Due to the death & destruction caused by Hurricane Camille the name was indefinitely retired after the 1969 hurricane season.
Was hurricane Katrina the worst hurricane in the universe?
In terms of property damage, Katrina was the worst hurricane in U.S. history. However it was nowhere near being the deadliest tropical cyclone (the generic term for hurricanes. Hurricane Katrina killed 1,836 people. The deadliest hurricane in the U.S. the Galveston hurricane of 1900 killed at least 6,000 people and possibly as many as 12,000.
The deadliest of all tropical cyclones, the Bhola cyclone of 1970 killed at least 300,000 people.
How many people were killed in Florida during Hurricane Katrina?
Hurricane Katrina struck Louisiana, Mississippi, and Alabama in 2005, not Florida. It caused significant damage and resulted in over 1,800 deaths across the affected regions, with New Orleans being impacted the most.
Are there still people staying in hotels after Katrina?

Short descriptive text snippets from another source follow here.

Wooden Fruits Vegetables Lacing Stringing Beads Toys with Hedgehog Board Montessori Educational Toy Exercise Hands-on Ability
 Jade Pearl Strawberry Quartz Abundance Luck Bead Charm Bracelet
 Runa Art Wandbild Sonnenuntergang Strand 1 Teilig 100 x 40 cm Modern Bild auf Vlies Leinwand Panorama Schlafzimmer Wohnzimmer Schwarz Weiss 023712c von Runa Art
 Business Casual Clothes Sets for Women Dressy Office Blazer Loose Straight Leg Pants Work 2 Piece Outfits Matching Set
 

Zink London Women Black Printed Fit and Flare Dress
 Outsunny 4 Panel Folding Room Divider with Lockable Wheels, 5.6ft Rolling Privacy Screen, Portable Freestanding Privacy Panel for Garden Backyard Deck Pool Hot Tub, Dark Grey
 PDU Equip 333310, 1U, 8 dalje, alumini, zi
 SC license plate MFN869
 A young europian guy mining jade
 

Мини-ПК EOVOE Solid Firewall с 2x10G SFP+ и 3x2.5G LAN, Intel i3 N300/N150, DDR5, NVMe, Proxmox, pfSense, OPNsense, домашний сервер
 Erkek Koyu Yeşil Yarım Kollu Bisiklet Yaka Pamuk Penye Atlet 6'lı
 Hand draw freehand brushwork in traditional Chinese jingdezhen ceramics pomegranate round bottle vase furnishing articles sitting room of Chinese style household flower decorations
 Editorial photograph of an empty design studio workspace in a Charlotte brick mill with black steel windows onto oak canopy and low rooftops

The people of Louisiana, Mississippi, Florida, Alabama, Georgia, Ohio, Kentucky, Tennessee, Pennsylvania, and Virginia.
The people of New Orleans were the most affected, followed by those of Biloxi, Mississippi.
Many homes were damaged or destroyed by Hurricane Katrina and many of those damaged were uninhabitable. Over 1,800 people were killed and many more were injured or displaced. Katrina made landfalls in Florida, Louisiana, and Mississippi and remained a tropical storm as far inland as Tennessee. Additionally, Katrina and its remnants produced damaging tornadoes tornadoes in Florida, Alabama, Georgia, Mississippi, Pennsylvania, and Mississippi.
How bad did super dome get damaged after Katrina?
After Hurricane Katrina in 2005, the Superdome in New Orleans sustained significant damage, particularly from flooding and wind. The roof was partially torn off, leading to water leaks, and the interior experienced extensive damage, including broken windows and debris. The facility was used as a shelter during the storm, which compounded the wear and tear. However, it was subsequently renovated and reopened in 2006, showcasing resilience in the face of disaster.